La telefonata tra Francesco e Zelensky

La Santa Sede conferma il colloquio del Papa con il presidente ucraino. L’ambasciatore presso la Santa Sede Andryi Yurash: «La visita del pontefice a Kiev sarebbe fondamentale»

Il presidente ucraino Volodymyr Zelensky lo ha riferito intervenendo in video conferenza alla Camera dei deputati: «Oggi ho parlato con Sua Santità Papa Francesco e lui ha detto parole molte importanti». Poco prima, in un tweet riferiva di aver raccontato al pontefice «la difficile situazione umanitaria e il blocco dei corridoi di soccorso da parte delle truppe russe». Quindi, riportando i contenuti del colloquio telefonico, ha scritto ancora su Twitter: «Il ruolo di mediazione della Santa Sede nel porre fine alla sofferenza umana sarebbe accolto con favore».

Anche la Sala stampa della Santa Sede ha confermato il colloquio telefonico, senza però esprimersi sui contenuti. «Ho ringraziato Sua Santità per le preghiere per la pace e per l’Ucraina», ha riferito il presidente ucraino al Parlamento italiano. «Capisco che voi desiderate la pace, capisco che dovete difendervi, i militari difendono, le persone civili difendono la propria patria, ognuno la difende – le parole consegnate da Zelensky alla Camera -. E io ho risposto: il nostro popolo è diventato l’esercito, quando ha visto che male porta con sé il nemico».

Il primo a twittare sulla telefonata tra Francesco e il presidente ucraino era stato l’ambasciatore ucraino presso la Santa Sede Andryi Yurash, definendo l’iniziativa papale un «nuovo visibile gesto di sostegno». Definendo il colloquio «molto promettente», il diplomatico ha affermato: «Il Papa ha detto che sta pregando e facendo tutto il possibile per la fine della guerra». A sua volta, ha aggiunto, Zelensky «ha ribadito che Sua Santità è l’ospite più atteso in Ucraina». Rispondendo quindi ai giornalisti di SkyTg24 su una possibile visita del pontefice a Kiev, ha affermato: «Sarebbe estremamente importante, per dare un supporto al nostro Paese in questa tragedia.
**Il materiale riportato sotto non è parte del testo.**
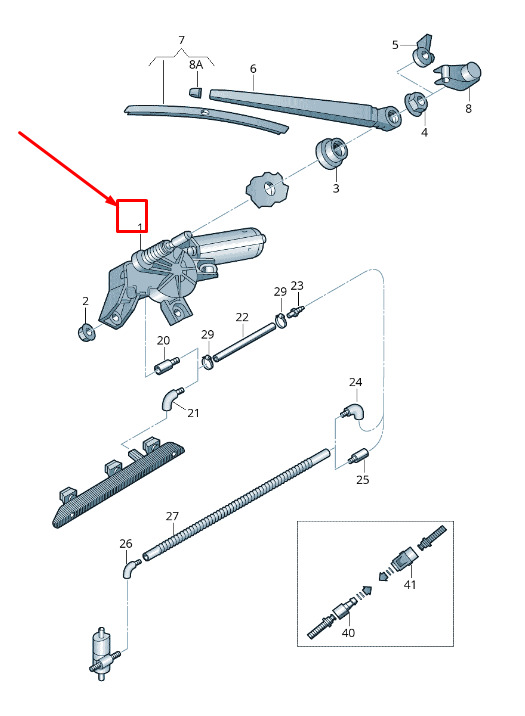 7
8A
6
5
8
4
3
1
2
29
23
22
20
29
21
24
25
27
26
41
40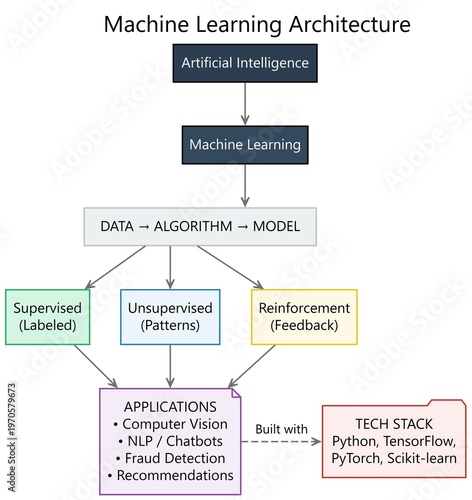 Machine Learning Architecture

Artificial Intelligence

Machine Learning

DATA → ALGORITHM → MODEL

Supervised (Labeled)

Unsupervised (Patterns)

Reinforcement (Feedback)

APPLICATIONS
• Computer Vision
• NLP / Chatbots
• Fraud Detection
• Recommendations

Built with

TECH STACK
Python, TensorFlow, PyTorch, Scikit-learn

Adobe Stock | #1970579673

Adobe Stock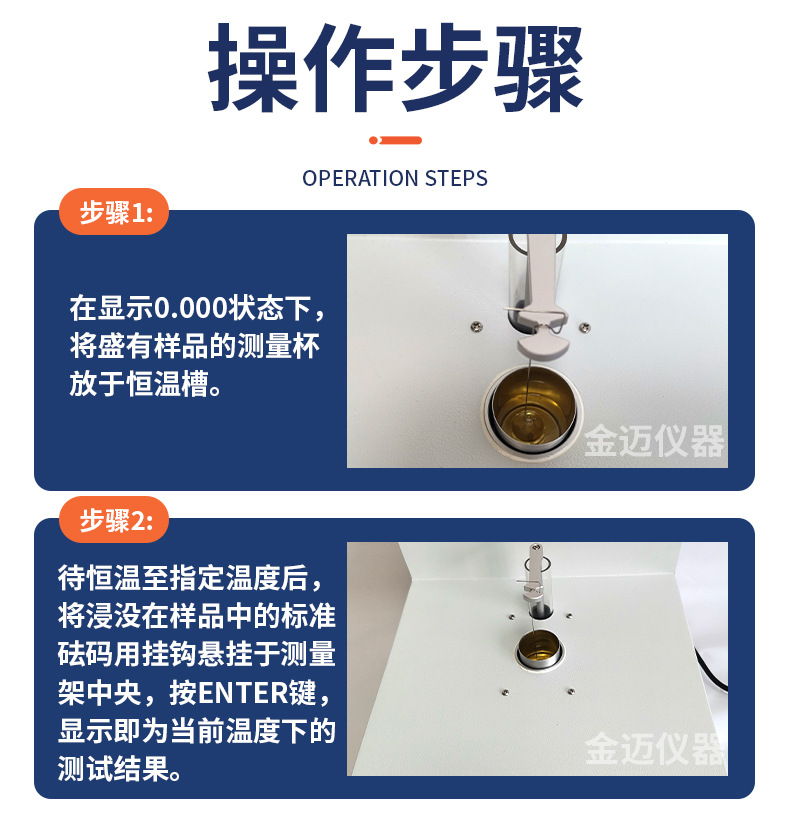 操作步骤

OPERATION STEPS

步骤1:

在显示0.000状态下，将盛有样品的测量杯放于恒温槽。

金迈仪器

步骤2:

待恒温至指定温度后，将浸没在样品中的标准砝码用挂钩悬挂于测量架中央，按ENTER键，显示即为当前温度下的测试结果。

金迈仪器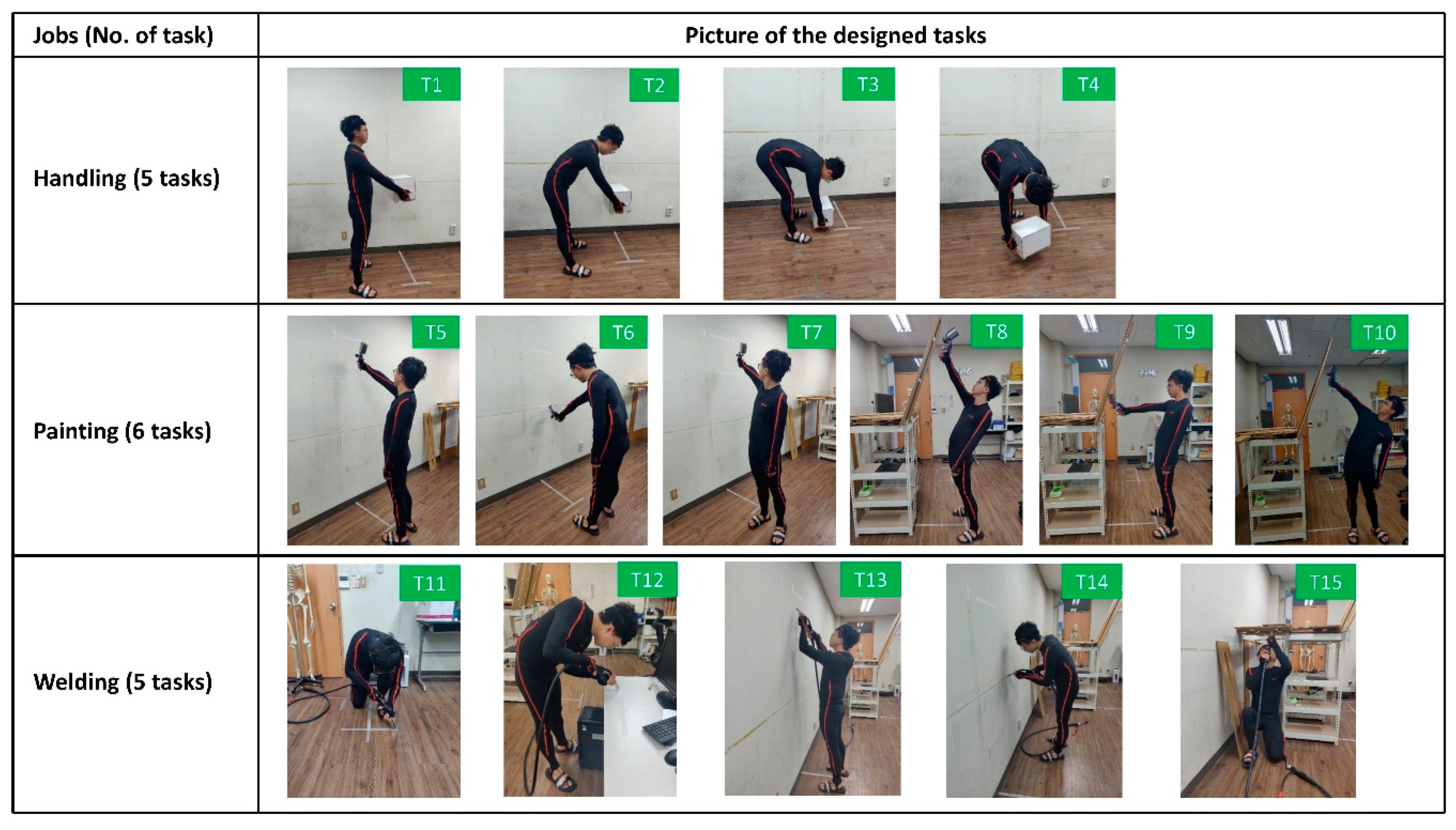 | Jobs (No. of task) | Picture of the designed tasks |
|---|---|
| Handling (5 tasks) | T1 T2 T3 T4 |
| Painting (6 tasks) | T5 T6 T7 T8 T9 T10 |
| Welding (5 tasks) | T11 T12 T13 T14 T15 |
Se il Papa potesse davvero andare a Kiev, sarebbe fondamentale». Per Yurash infatti «in questa situazione qualunque gesto, qualunque messaggio della Santa Sede avrebbe un valore grandissimo, ben accetto sia ai credenti che ai non credenti. Non sarebbe solo un gesto per la comunità cattolica ma per tutto il Paese», ha aggiunto, evidenziando che in Ucraina «la comunità cattolica rappresenta circa il 10% della popolazione ma il sostegno al Santo Padre è al 44%, e questo prima della guerra».

Ancora, l’ambasciatore ha ricordato che «il Santo Padre sta cercando una via per fermare questa guerra ed è pronto ad aiutare in qualunque modo la fine di questa guerra». Dall’inizio del conflitto armato, ha evidenziato, Francesco «ha sempre detto qualcosa sulla guerra ogni giorno e si è sempre rivolto ai leader più importanti». Yurash ne è convinto: la Santa Sede potrebbe giocare «un ruolo molto importante nei negoziati» tra Russia e Ucraina. Anche se, ha continuato, «da parte russa non vedo nessun segnale. Bisogna fare pressione perché da parte della Russia russa si abbia un apporto costruttivo: al momento – ha concluso – sta ponendo richieste irrealistiche al nostro Paese».